Şuan ÇET raporların da gerçek dışı ifadelerin havada uçuştuğu, ruhsat alanlarının proje kısıtlanır keyfi olarak açıldığı, canlılara, doğal varlıklara zehir ve ölüm saçtığı herkesçe bilinmesine rağmen ilgili işletmelerin faaliyetlerine izin verildiği üstelik faaliyetlerini bitirip çekip gittikten sonra da ortada enkaz bıraktıkları ormanların ve diğer eko sistem parçalarının Tarım ve Orman Bakanlığı, Orman Genel Müdürlüğünce adeta babasının oğluna verilircesine tahsis edildiği ülkenin kolluk kuvvetlerinin özel şirketin güvenlik birimiymiş gibi kullanılarak işletilmeye kalkan yapıldığı hatta insanları yerlerde süründürdüğü bir dönem yaşıyoruz.
Değerli dostlar; Türkiye Büyük Millet Meclisinde maden yasasının değiştirilmesiyle ilgili bir çalışma var.
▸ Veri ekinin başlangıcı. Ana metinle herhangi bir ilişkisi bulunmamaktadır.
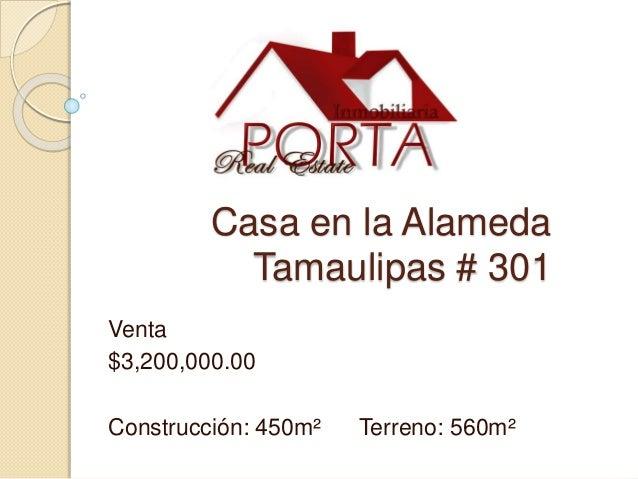 Casa en la Alameda Tamaulipas # 301 Venta $3,200,000.00 Construcción: 450m² Terreno: 560m²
TBMM’nin ilgili komisyonunda onaylanan ve önümüzdeki günlerde Meclis Genel Kurulunda görüşmeye açılacak Elektrik Piyasası Kanunu ve bazı kanunlarda değişiklik yapılmasına dair Torba Kanun Teklifi ile ekonomik büyüme adı altında ekolojik yıkım ve talan dayatılıyor.
Bir çok konuda değişiklik öngören bu torba kanun teklifi havayı, suyu, toprağı, ormanları, gıdayı, yaban hayatını, tarım ve yaşam alanlarını sömürerek yok eden bir avuç maden ve enerji şirketine yeni imtiyazlar ve teşvikler sağlarken tüm canlıların yaşam hakkına yönelik saldırıları şuandaki yağma düzenine denetimsizliği bir düzeye getirmeyi hedefliyor.
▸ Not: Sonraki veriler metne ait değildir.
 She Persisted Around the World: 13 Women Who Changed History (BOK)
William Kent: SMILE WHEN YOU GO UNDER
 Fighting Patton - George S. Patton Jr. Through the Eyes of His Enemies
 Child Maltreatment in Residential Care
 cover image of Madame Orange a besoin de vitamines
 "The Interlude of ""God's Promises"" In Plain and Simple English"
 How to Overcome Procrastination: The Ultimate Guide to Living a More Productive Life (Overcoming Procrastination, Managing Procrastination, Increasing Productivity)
Bu torba yasa onaylandığı takdirde asgari ücretlilerden zorunlu gelir vergisi alınırken yaşam hakkını ihlal eden bir avuç maden ve enerji şirketi çeşitli vergilerden muaf tutulacak. Maden ve enerji şirketleri faaliyet gösterdikleri ruhsat alanları dışına taşıp, eko sisteme geri dönülmez zararlar verebilecek.
Köylülerin arazileri yok pahasına şirketlere devredilecek, maden ve enerji şirketlerinin yatırım bölgelerinde yer alan araziler tarım arazileri kamu yararı olmaksızın istimlak edilerek şirketlere peşgeş çekilecek.
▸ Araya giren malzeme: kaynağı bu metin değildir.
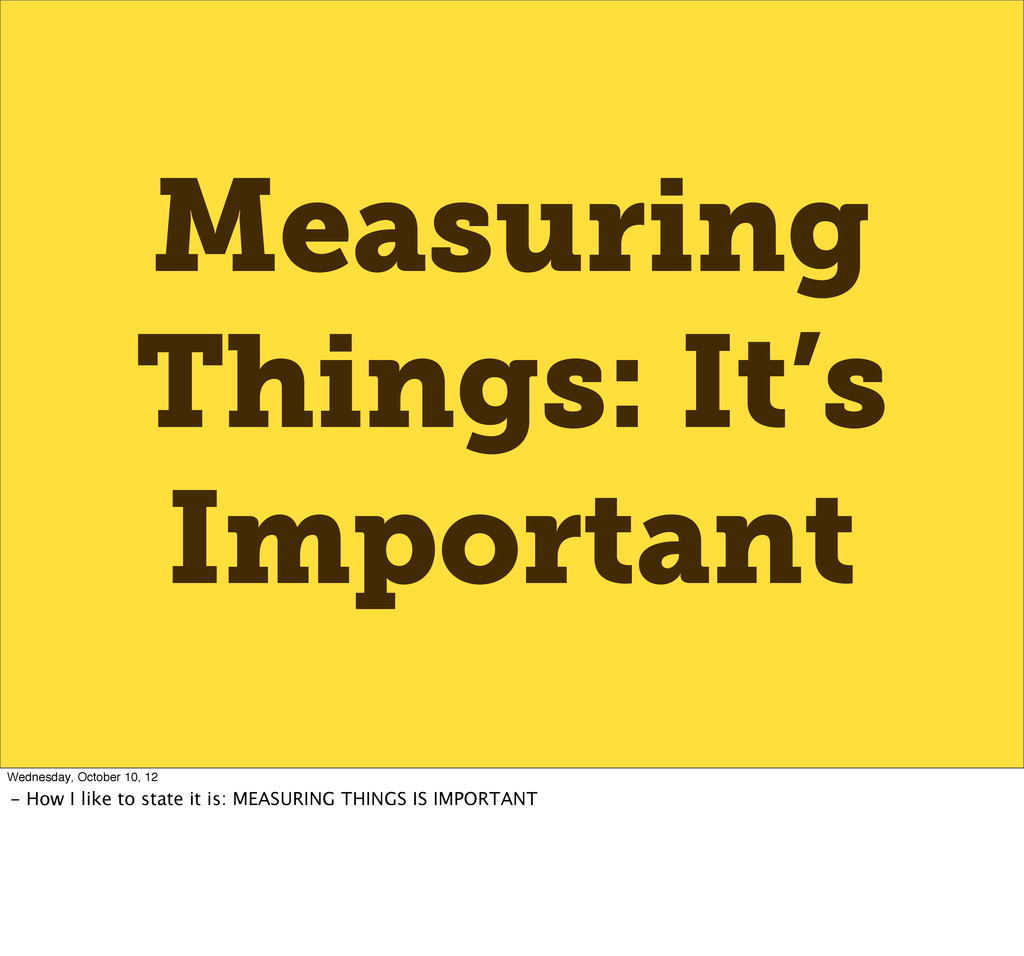 Measuring Things: It's Important Wednesday, Oct...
Gaz dağıtım şirketlerinin maliyetini düşürmek için şebeke kurarken altyapıda yaptıkları tahribatın düzeltilmesi yerel yönetimlere yüklenecek. Kanunda tüketicilere düşük maliyetli enerji sağlaması sözü verilse de enerjinin verimli kullanılmasına ilişkin hiçbir düzenleme yapılmamakla birlikte kayıp kaçak bedellerinin hukuksuz bir şekilde tüketicilere yüklenmesine devam edilecek.
O yüzden bugün Türkiye’nin bir çok şehrinde bu eş zamanlı basın açıklamasını yaparak, Meclis’e bir mesaj vermek istiyoruz.
Doğa katliamının, ekolojik felaketlerin bio çeşitlilik kaybının, iklim krizinin ve sömürünün önüne geçmek için “Torba yasa geri çekilmeli” çünkü; doğada ahenkli bir şekilde varlıklarını sürdüren canlıların “Yaşam hakkı torba yasaya sığmaz” esasen bu yasa teklifi teklifi sunan milletvekillerinin de çok rahat ve açık bir şekilde belirttiği gibi sadece özel sektör faaliyetlerini daha hızlı ve kolay denetimlere takılmadan yapabilmelerini sağlamak amacı taşımaktadır.
Biz ise enerji demokrasisini, sosyal adaleti, doğanın haklarını gözeten bir uygulamaya geçilen politikaların bir an önce kanunlaştırılmasını talep ediyoruz. Doğaya uyumlu sağlıklı bir toplumsal yaşamın ekolojik prensiplerle inşa edileceğini biliyoruz.
Onun için tek eksiğimiz toplumsal irademizin siyaset gündemine yansımasıdır. Gündelik hayatımızın her anında yüzleşmek zorunda kaldığımız Covid 19 krizinin doğanın tahrip edilmesinden kaynaklandığını biliyoruz. Bu nedenle hep birlikte sesleniyoruz. Duyun bizi duyun ve bizlerle birlikte haykırın ki; “yaşam hakkı torbaya sığmaz. Yaylama dokunma, siyanüre hayır.”